Professor Philip Robinson, Emeritus Professor in Eighteenth-Century French Studies, paid tribute: ‘Within 10 years of founding the Department of French at the University of Kent in 1965, Robert Gibson (Bob to his friends and colleagues) expanded its staff to a dozen.

‘In this the first heyday of the Faculty of Humanities, he was committed to its academic ideology of interdisciplinarity, with a four-term Part I, and topics such as Britain and the Contemporary World and Education and the Idea of Culture. These were the days when a language in Part I was compulsory for all students, with teaching in the brand new Language Centre (separate from the departments).

‘Happily, having retired in 1992, he lived to receive reports of the new current heyday of French at Kent with its outstanding ratings in research and successful recruitment of full-time students, despite the shrunken national picture. The faith had been kept, not least by the institution itself with its tag of “European university”.’

Dr Sheila Bell, Honorary Senior Research Fellow in French, also paid tribute: ‘Professor Gibson was one of the founding professors in the Faculty of Humanities, coming to Kent from a chair in Queen’s University, Belfast. Appointed before the University opened in 1965, he was responsible with Leland Lyons (School of History), Reg Foakes (School of English) and Patrick Nowell-Smith (School of Philosophy) for the implementation of the first programmes to be taught at Kent.

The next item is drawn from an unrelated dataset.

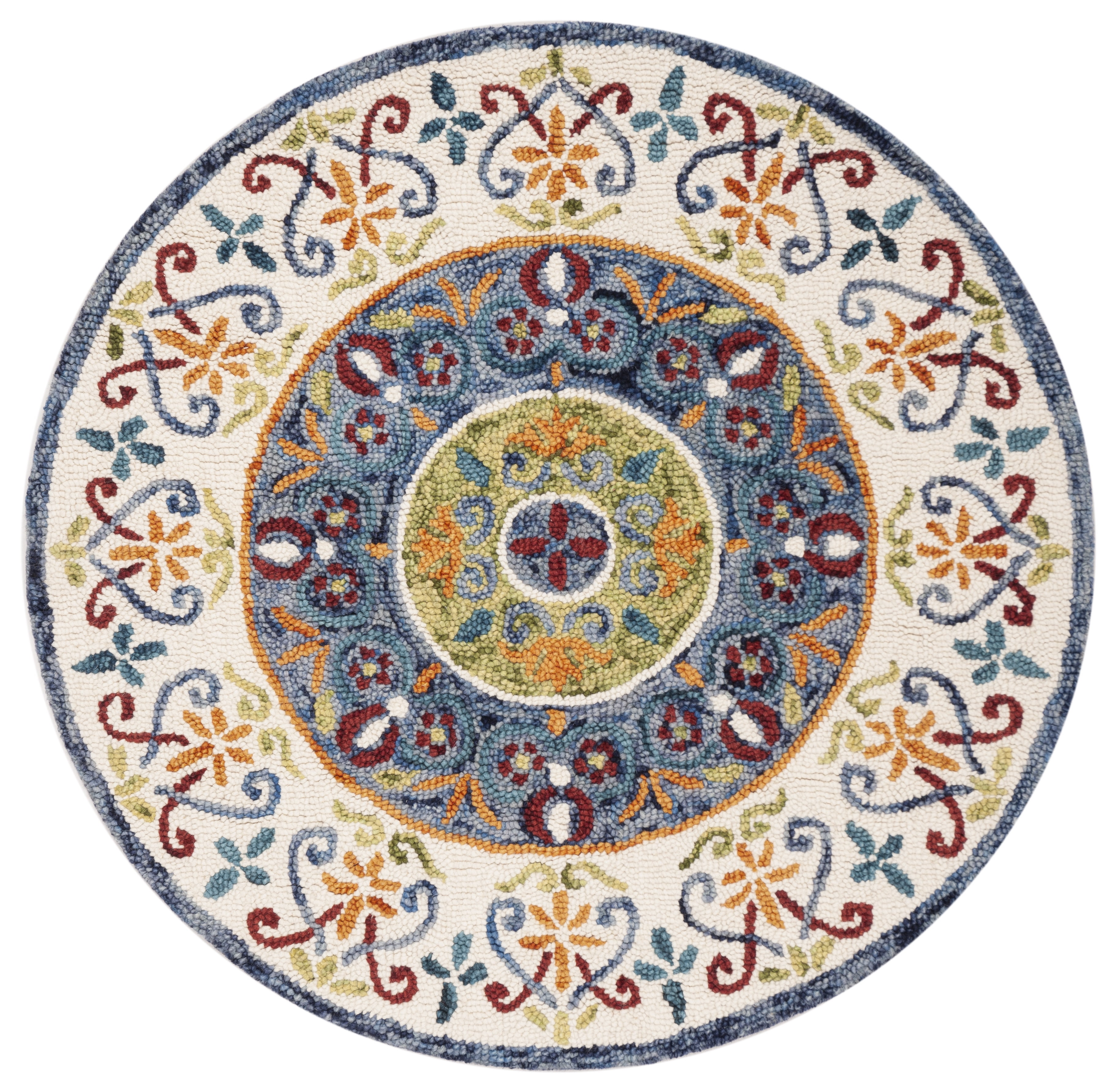 Handmade Blue and Ivory Round Tufted Wool Rug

‘Himself a joint-honours graduate in English as well as French, he was very much in sympathy with the aims of the original interdisciplinary courses devised in Faculty of Humanities and taught them with enthusiasm. In other respects Bob was a traditionalist, loyal to the critical methods in which he had been trained and out of sympathy with modern French critical thinking. Even where he disagreed with a project or an approach, however, he was unfailingly encouraging and supportive of his junior staff.’

‘Bob’s academic field was 19th and 20th-century French fiction and he published studies of a number of writers from Zola to Martin du Gard, but his first love was Alain-Fournier, the young writer who died in the First World War but who remained famous for one fine novel, Le Grand Meaulnes. Bob published a biography of Fournier early in his career and in retirement went back to him, publishing a revised life in the light of new documentation.’

While at the University, Professor Gibson was a public orator and also held the post of Chairman of the Theatre Management Committee. Reg Brown, who worked with Bob as director of the Gulbenkian Theatre, remembered him: ‘Bob was one of those larger-than-life characters who instantly engaged in those early staff Senior Common Room frolics, which later evolved into a series of farewell shows in the Gulbenkian, by which time devising and performing as “The Usual Suspects”, involving senior members from all faculties and colleges, as they came together to bid farewell to their retiring colleagues.’

He will be much missed. Rutherford College flag flew at half-mast last week.

The funeral will take place on Thursday 12 May at 1pm at East Devon Crematorium in Whimple, Exeter EX5 2PT. At the request of the family, no flowers please. All donations to the Alzheimer’s Society.